The residents of Onoway, Canada, were shocked when the water pouring from their faucets turned a fabulous shade of fuchsia.
Facebook user Trevor Winfield posted a video (below) of the pastel water on March 6. “My water is broken,” he wrote. “Thanks town of Onoway.”
Turns out, the Jeffree Star-colored water was the result of some potassium permanganate (omergerd! permanganate!) that accidentally got into the town’s sump reservoir.
Said Onoway Mayor Dale Kkrasnow:
“We are still assessing what exactly happened but it appears a valve may have stuck allowing the potassium permanganate to get into our sump reservoir and thereby into the Town’s water distribution system,” Onoway Mayor Dale Krasnow said on the town’s official website on Tuesday.

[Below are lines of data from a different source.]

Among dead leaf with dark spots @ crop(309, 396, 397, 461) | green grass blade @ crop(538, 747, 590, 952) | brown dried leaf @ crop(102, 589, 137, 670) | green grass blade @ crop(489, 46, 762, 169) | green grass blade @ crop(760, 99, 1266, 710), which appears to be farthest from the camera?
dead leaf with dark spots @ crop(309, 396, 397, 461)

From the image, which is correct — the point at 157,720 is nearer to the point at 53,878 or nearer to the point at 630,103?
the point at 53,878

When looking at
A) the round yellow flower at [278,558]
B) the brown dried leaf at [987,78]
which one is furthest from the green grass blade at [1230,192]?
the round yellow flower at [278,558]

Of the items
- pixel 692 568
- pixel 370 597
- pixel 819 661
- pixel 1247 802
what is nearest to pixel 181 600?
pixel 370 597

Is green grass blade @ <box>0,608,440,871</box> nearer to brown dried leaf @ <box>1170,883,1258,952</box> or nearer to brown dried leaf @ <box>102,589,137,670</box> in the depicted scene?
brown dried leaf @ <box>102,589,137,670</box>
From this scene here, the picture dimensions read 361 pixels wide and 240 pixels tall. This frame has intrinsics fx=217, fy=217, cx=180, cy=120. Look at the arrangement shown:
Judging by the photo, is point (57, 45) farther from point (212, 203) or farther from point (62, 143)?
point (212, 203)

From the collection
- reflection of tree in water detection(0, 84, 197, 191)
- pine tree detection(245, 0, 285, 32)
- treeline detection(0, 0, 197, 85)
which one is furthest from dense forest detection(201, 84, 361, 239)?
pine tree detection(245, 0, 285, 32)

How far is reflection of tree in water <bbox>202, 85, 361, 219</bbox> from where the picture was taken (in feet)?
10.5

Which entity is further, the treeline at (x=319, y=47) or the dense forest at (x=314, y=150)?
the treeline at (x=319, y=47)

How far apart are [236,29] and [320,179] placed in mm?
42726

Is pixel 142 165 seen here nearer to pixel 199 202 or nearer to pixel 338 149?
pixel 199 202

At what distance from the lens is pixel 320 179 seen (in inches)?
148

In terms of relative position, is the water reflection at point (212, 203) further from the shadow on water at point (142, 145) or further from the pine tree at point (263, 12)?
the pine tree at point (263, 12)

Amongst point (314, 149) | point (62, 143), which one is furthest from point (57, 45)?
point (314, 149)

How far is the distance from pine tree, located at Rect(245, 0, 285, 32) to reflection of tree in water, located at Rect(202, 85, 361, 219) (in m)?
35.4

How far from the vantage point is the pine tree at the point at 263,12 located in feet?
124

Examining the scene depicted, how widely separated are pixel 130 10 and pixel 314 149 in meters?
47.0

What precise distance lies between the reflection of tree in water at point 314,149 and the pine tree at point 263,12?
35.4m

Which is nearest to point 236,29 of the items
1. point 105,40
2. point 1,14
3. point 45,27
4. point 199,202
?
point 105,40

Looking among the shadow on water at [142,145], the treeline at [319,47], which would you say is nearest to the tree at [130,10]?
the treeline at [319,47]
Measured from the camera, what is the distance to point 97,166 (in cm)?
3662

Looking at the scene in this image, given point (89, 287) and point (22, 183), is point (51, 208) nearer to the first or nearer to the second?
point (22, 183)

Krasnow added though it is shocking to see fuchsia water coming from a tap, potassium permanganate is used in normal treatment processes to help remove iron and manganese, and no one was at risk.
According to the Water Quality Association:
Potassium permanganate improves water’s clarification and is used primarily to control taste and odors, control biological growth in treatment plants and remove iron and manganese. The group also noted that if people bathe in water containing potassium permanganate, they could see some brown staining on the skin, but it’s harmless and temporary.
By Tuesday afternoon, CTV reported that all main lines were clear, but town officials said there still may be some pink water left over. They advised residents to run their water for a few minutes until the odd hue went away.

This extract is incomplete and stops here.